Key Question: Can conserved molecular subtypes be identified across rheumatoid arthritis, systemic lupus erythematosus, and primary Sjögren's syndrome using integrated transcriptomic and epigenomic profiling?

Key Findings:

• Two reproducible molecular subtypes identified across all three diseases: megakaryocyte-enriched and B-cell-enriched subtypes, validated in 262 treatment-naïve patients
• Megakaryocyte-enriched subtype associated with higher platelet counts, increased disease activity, and broader organ involvement
• Distinct epigenetic regulatory programmes identified for each subtype, with specific super-enhancer patterns driving lineage-specific gene expression

Clinical Relevance: This cross-disease molecular classification could enable precision stratification of patients with systemic autoimmune diseases and guide development of targeted therapies based on underlying cellular programmes rather than traditional diagnostic categories.

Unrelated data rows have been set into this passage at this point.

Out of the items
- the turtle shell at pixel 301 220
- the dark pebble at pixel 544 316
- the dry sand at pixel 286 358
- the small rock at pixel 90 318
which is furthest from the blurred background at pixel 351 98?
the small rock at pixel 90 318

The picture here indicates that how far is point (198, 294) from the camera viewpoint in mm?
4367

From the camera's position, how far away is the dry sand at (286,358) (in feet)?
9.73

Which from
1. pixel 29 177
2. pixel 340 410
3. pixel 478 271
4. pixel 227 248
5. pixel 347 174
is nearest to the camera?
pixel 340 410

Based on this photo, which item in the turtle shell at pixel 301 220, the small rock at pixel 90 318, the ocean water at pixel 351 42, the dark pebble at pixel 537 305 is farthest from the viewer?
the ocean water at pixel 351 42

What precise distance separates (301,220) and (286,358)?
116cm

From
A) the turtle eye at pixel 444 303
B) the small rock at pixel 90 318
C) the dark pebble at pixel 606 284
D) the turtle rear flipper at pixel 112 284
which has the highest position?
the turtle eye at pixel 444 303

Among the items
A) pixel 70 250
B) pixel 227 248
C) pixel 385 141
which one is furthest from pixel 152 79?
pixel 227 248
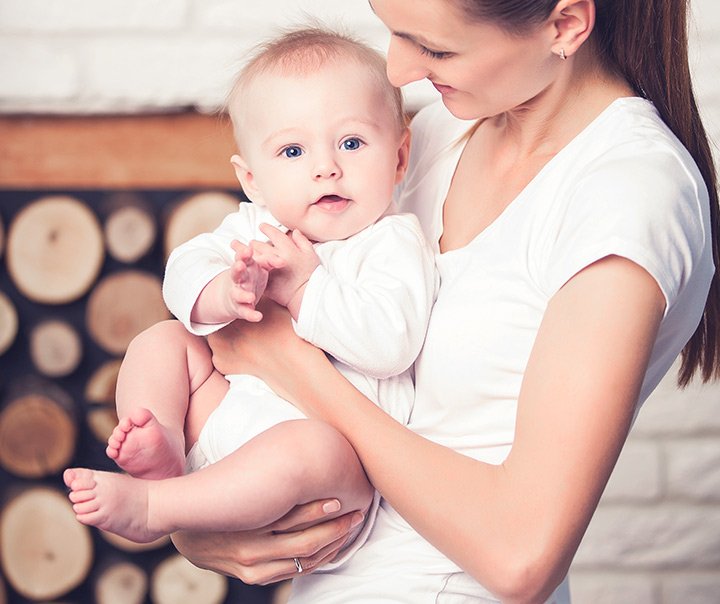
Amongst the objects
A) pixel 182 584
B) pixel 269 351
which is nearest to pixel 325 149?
pixel 269 351

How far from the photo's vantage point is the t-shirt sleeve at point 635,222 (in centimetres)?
96

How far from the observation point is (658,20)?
46.1 inches

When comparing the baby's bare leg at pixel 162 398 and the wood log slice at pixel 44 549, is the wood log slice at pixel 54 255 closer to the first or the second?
the wood log slice at pixel 44 549

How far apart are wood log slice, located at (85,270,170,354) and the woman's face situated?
3.81 ft

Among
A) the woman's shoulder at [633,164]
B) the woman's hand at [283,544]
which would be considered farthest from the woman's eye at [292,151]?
the woman's hand at [283,544]

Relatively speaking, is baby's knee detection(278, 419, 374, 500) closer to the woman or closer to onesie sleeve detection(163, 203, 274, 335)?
the woman

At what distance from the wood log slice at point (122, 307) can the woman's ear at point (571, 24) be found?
1258mm

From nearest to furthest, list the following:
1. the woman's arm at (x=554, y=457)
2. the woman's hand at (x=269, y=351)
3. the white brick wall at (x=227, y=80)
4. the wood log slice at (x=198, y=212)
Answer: the woman's arm at (x=554, y=457), the woman's hand at (x=269, y=351), the white brick wall at (x=227, y=80), the wood log slice at (x=198, y=212)

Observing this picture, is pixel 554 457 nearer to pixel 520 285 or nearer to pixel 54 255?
pixel 520 285

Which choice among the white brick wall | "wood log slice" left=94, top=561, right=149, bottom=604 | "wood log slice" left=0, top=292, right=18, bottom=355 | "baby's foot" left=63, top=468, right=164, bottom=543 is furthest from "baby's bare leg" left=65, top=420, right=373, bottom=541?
"wood log slice" left=94, top=561, right=149, bottom=604

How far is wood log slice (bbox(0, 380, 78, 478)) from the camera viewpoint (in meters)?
2.18

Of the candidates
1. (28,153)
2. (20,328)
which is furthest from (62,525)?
(28,153)

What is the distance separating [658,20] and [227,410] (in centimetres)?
70

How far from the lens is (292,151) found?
124 cm
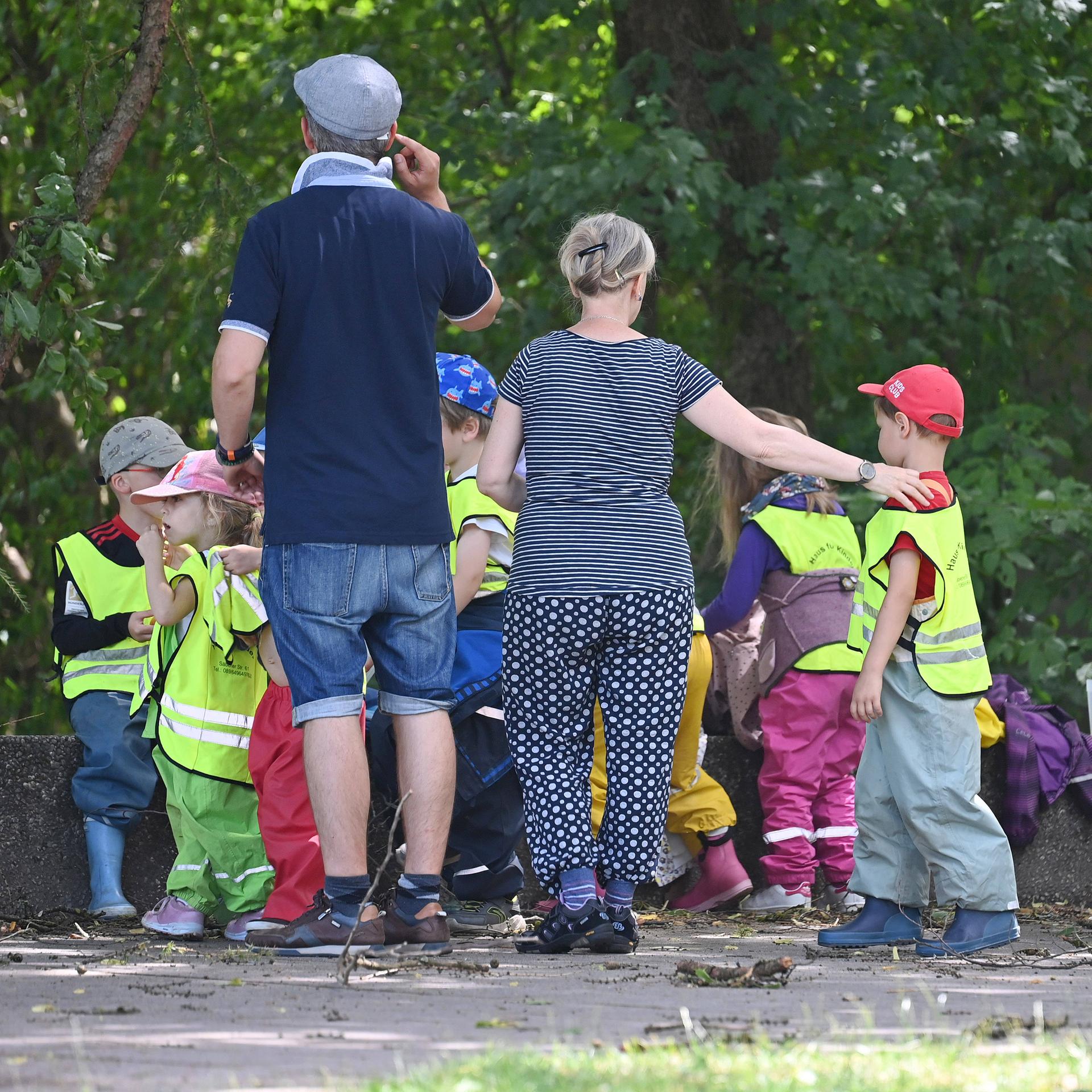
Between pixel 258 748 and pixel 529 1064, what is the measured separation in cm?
242

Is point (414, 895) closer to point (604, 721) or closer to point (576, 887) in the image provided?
point (576, 887)

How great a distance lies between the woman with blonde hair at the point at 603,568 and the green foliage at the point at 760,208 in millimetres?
3477

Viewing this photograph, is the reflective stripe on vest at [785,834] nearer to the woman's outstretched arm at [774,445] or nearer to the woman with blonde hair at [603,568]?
the woman with blonde hair at [603,568]

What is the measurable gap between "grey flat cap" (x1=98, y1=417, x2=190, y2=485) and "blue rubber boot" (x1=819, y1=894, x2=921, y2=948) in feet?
8.69

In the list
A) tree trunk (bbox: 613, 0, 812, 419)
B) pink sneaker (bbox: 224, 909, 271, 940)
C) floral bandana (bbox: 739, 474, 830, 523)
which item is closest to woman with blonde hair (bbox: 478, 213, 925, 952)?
pink sneaker (bbox: 224, 909, 271, 940)

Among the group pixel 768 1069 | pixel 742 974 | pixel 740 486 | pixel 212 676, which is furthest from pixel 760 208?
pixel 768 1069

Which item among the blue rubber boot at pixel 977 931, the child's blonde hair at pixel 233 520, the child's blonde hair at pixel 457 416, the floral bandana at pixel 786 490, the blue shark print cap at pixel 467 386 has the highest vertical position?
the blue shark print cap at pixel 467 386

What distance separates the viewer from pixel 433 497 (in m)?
4.08

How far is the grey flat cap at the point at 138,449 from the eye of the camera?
17.8ft

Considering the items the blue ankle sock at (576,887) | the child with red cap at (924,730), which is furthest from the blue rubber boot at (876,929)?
the blue ankle sock at (576,887)

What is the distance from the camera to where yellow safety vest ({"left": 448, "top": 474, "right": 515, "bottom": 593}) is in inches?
189

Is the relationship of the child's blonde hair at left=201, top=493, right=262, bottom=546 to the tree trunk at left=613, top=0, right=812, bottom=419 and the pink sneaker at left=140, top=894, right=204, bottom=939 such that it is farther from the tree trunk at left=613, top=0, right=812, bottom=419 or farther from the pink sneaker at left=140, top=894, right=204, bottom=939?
the tree trunk at left=613, top=0, right=812, bottom=419

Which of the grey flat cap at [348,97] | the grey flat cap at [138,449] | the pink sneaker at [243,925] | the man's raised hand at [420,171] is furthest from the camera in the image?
the grey flat cap at [138,449]

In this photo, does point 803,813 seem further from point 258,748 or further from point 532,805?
point 258,748
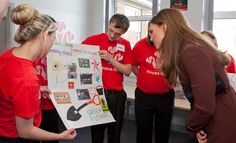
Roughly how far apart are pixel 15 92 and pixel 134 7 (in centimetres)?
390

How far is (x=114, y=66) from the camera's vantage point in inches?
97.0

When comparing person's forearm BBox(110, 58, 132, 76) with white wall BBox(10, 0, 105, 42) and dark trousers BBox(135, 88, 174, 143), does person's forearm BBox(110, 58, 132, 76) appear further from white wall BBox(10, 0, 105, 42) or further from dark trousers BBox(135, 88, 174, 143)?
white wall BBox(10, 0, 105, 42)

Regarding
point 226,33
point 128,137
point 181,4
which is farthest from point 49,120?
point 226,33

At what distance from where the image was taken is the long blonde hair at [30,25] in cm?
132

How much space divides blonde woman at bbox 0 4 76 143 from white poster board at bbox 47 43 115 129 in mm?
685

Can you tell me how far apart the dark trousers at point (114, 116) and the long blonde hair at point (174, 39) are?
1140 millimetres

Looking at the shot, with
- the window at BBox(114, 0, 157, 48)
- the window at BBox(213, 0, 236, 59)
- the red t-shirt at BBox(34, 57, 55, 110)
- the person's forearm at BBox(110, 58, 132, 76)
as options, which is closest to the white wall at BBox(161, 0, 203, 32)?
the window at BBox(213, 0, 236, 59)

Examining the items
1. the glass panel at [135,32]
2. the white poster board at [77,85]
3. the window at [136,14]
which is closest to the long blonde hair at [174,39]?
the white poster board at [77,85]

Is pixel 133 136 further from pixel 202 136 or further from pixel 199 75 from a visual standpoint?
pixel 199 75

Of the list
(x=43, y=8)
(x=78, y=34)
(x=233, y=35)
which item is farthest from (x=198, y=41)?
(x=78, y=34)

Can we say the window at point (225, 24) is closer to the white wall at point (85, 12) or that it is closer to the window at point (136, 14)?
the window at point (136, 14)

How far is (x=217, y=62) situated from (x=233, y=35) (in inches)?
106

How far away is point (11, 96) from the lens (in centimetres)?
123

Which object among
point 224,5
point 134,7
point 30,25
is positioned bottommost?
point 30,25
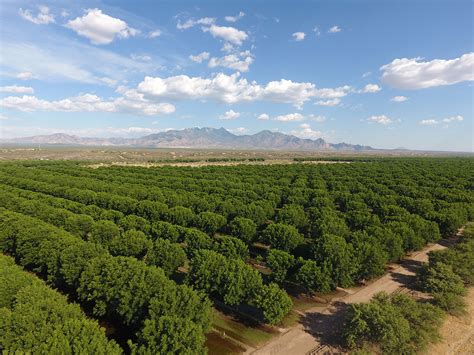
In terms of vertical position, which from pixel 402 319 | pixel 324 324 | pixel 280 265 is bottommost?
pixel 324 324

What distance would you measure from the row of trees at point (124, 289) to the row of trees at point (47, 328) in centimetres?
350

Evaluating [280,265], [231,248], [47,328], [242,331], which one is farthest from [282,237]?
[47,328]

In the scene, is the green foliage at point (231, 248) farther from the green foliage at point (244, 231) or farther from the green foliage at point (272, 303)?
the green foliage at point (272, 303)

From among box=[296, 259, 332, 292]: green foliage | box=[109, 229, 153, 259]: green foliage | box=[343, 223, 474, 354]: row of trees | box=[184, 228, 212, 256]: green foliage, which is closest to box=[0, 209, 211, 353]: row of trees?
box=[109, 229, 153, 259]: green foliage

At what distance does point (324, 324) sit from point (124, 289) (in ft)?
82.4

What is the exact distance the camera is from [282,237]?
52344 millimetres

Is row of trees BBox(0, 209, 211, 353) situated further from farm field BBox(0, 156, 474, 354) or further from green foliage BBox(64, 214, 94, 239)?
green foliage BBox(64, 214, 94, 239)

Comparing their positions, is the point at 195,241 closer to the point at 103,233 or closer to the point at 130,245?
the point at 130,245

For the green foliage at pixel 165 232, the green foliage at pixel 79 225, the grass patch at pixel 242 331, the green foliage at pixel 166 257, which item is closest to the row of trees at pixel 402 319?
the grass patch at pixel 242 331

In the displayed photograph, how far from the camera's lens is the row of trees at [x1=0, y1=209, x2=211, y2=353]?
89.1 feet

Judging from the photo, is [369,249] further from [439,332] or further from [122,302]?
[122,302]

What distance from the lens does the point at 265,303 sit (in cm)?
3469

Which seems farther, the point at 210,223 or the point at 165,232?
the point at 210,223

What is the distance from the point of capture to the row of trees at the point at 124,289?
89.1 feet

Limitations: Single-centre study in Chinese Han population limits generalisability to UK multi-ethnic patient cohorts.

Study Type: Experimental study (in vitro, murine models, and ex vivo human tissue)

Key Question: Does the nuclear receptor TR4 drive fibroblast activation and tissue fibrosis in systemic sclerosis?

Key Findings:

• TR4 expression was upregulated in SSc patient skin fibroblasts and induced by TGFβ in a SMAD3-dependent manner
• TR4 knockdown prevented fibroblast-to-myofibroblast transition and ameliorated experimental skin and pulmonary fibrosis in multiple murine models
• TR4's profibrotic effects operated through Gα12/ROCK-dependent cytoskeletal remodeling pathways

Clinical Relevance: This identifies TR4 as a potential novel therapeutic target for SSc, addressing the significant unmet need for effective antifibrotic treatments in NHS rheumatology services.

Limitations: Translation from murine models and ex vivo human tissue to clinical efficacy remains to be demonstrated.